### STUDY QUESTIONS
1. According to the essay, who wrote the book "Edgelands"?
2. Retype everything in the essay from "In Ireland there" down to "book to me.".

### GIVEN TEXT
§ §

In Ireland there are books to be had that are not common currency elsewhere. Most towns, even the smaller ones, seemed to support at least one bookshop and most bookshops had several shelves of ‘Irish interest’ books; books, concerning Irish history, topography and culture, largely published by Irish publishers. In order to counter my ignorance of things Irish I spent many happy hours of my sojourn there browsing such shelves, a pastime which brought me home wealthier by more than two score of new books. It was while browsing in one of these bookshops that, by happy accident, I picked up a copy of ‘ Edgelands’ by poets Paul Farley and Michael Symmons Roberts; a book that has nothing to do with Ireland whatsoever. Reading the first few pages sold the book to me.
I enjoy this type of unclassifiable reading; serendipity. Farley and Roberts’ book celebrates and winkles out poetry from places to which most of us would rather turn a blind eye; the factory estates, tips, sewage farms and wastelands which, these days, surround most of our larger towns and cities.
Although not mentioned in ‘Edgelands’, the port of Brindisi is one such place, a vast acreage of concrete parking areas and security fences at the end of an autostrada; the terminus is situated miles to the south of Brindisi town - itself an edgeland of housing estates and little else. I spent the better part of the afternoon of Monday 28th November there, waiting to board the ferry that would bring me home. That the ferry port was working at a fraction of its capacity did not deter the enterprising local trader pictured above from trying his luck to flog his wares to the handful of people, largely Bulgarian lorry drivers, patiently waiting the afternoon away. Not being in need of anything the mobile trader had amongst his stock I contented myself watching one of the longest murmurations of starlings I have ever seen, its form and tone infinitely varying as the shifting, swelling, contracting mass of birds murmurated across the clear evening sky.

§ §

[Source records]

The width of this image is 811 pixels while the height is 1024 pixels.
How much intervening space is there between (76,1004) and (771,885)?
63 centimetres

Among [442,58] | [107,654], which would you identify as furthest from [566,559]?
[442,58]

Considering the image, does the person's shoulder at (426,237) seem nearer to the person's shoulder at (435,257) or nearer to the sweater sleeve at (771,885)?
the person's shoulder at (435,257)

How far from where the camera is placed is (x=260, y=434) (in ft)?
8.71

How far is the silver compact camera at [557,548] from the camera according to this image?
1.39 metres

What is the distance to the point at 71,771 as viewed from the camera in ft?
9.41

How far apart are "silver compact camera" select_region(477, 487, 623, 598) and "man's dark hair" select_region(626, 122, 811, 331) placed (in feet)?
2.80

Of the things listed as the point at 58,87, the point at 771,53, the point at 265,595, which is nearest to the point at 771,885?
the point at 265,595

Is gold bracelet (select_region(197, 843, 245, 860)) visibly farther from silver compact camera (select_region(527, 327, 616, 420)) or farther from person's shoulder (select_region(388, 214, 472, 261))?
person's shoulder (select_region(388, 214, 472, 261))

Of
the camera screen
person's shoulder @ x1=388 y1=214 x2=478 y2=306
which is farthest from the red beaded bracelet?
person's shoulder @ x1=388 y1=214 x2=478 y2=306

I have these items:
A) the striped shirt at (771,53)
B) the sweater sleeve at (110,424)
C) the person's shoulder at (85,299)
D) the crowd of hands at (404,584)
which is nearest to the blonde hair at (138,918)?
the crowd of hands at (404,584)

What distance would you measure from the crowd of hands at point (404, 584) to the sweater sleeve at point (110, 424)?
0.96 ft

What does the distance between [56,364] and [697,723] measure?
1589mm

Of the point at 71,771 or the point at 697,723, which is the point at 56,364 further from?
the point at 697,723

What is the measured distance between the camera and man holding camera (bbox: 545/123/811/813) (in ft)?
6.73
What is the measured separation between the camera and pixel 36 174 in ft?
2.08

§ §

### OUTPUTS FOR THE TASKS
1. The poets Paul Farley and Michael Symmons Roberts.

2.
In Ireland there are books to be had that are not common currency elsewhere. Most towns, even the smaller ones, seemed to support at least one bookshop and most bookshops had several shelves of ‘Irish interest’ books; books, concerning Irish history, topography and culture, largely published by Irish publishers. In order to counter my ignorance of things Irish I spent many happy hours of my sojourn there browsing such shelves, a pastime which brought me home wealthier by more than two score of new books. It was while browsing in one of these bookshops that, by happy accident, I picked up a copy of ‘ Edgelands’ by poets Paul Farley and Michael Symmons Roberts; a book that has nothing to do with Ireland whatsoever. Reading the first few pages sold the book to me.